Nous faisons le tour de son agenda. Noémie soupire. A-t-elle le temps de faire l’amour ? Objectivement non. Subjectivement, je vois bien que ce n’est pas qu’une question de temps, mais aussi d’ambivalence.
Noémie le ressent, il y a quelque chose qu’elle a du mal à formuler et qui devient un sujet de tension pour elle, pour son conjoint et pour son couple : ils ne font plus « assez » l’amour. « Plus assez », en comparaison avec ce qu’ils vivaient autrefois, c’est-à-dire avant d’avoir des enfants, « évidemment ».
Sans surprise, elle me dit que les journées défilent à toute allure.
Deux enfants en fin de primaire, les devoirs à superviser, les conduites à gauche, à droite ; piano et solfège pour l’un, gym deux fois par semaine pour l’autre. A cela, il faut ajouter le cours de Pilates le lundi soir pour elle et le foot en salle le jeudi pour lui. Sans oublier le boulot et la routine orchestrant ce joyeux quotidien.

● **DONNÉES ENREGISTRÉES**:
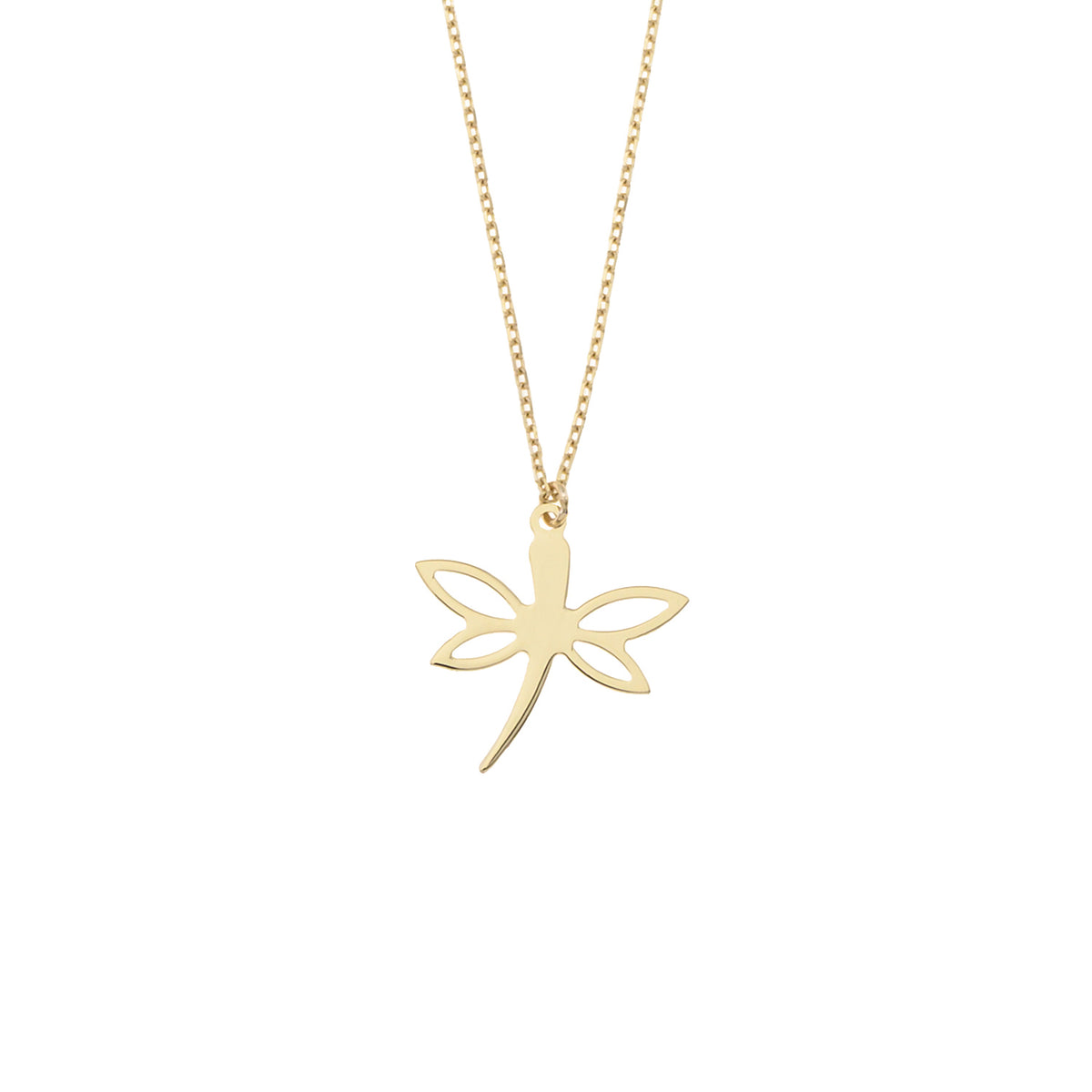 Firefly Necklace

● **VOTRE TÂCHE**: Pourriez-vous prolonger le récit sur Noémie et la vie de son couple au-delà de sa dernière phrase ? Ces données forment un ensemble à part, distinct de l'extrait.

● **RÉPONSE À L'EXERCICE**:
Le couple amoureux qu’ils formaient quelques années auparavant a disparu progressivement,
englouti sous un ensemble de « choses à faire », constituant cette fameuse charge mentale nourrie par la volonté d’être une bonne maman et qu’elle ne tarde pas à dénoncer, en la tenant responsable de ce peu de temps qu’il lui reste… pour faire l’amour.
Comme de très nombreux couples trentenaires, Noémie et son mari ont une vie bien remplie.
Alors, comment expliquer que certains couples, à l’agenda à peu près similaire, continuent de faire l’amour et d’autres non ?
En réalité, Noémie a du temps.
Elle est bien organisée et la charge mentale est répartie de façon équilibrée au sein du couple, chacun faisant de son mieux. Elle constate d’ailleurs que ces dernières semaines, elle a su prendre une fin d’après midi pour l’association des parents d’élèves, visiter sa grand-mère en Ehpad, passer un long coup de fil à son amie du Canada un soir, et cuisiner un joli gâteau d’anniversaire pour sa fille aînée. Les exemples, tous aussi sympas les uns que les autres ne manquent pas.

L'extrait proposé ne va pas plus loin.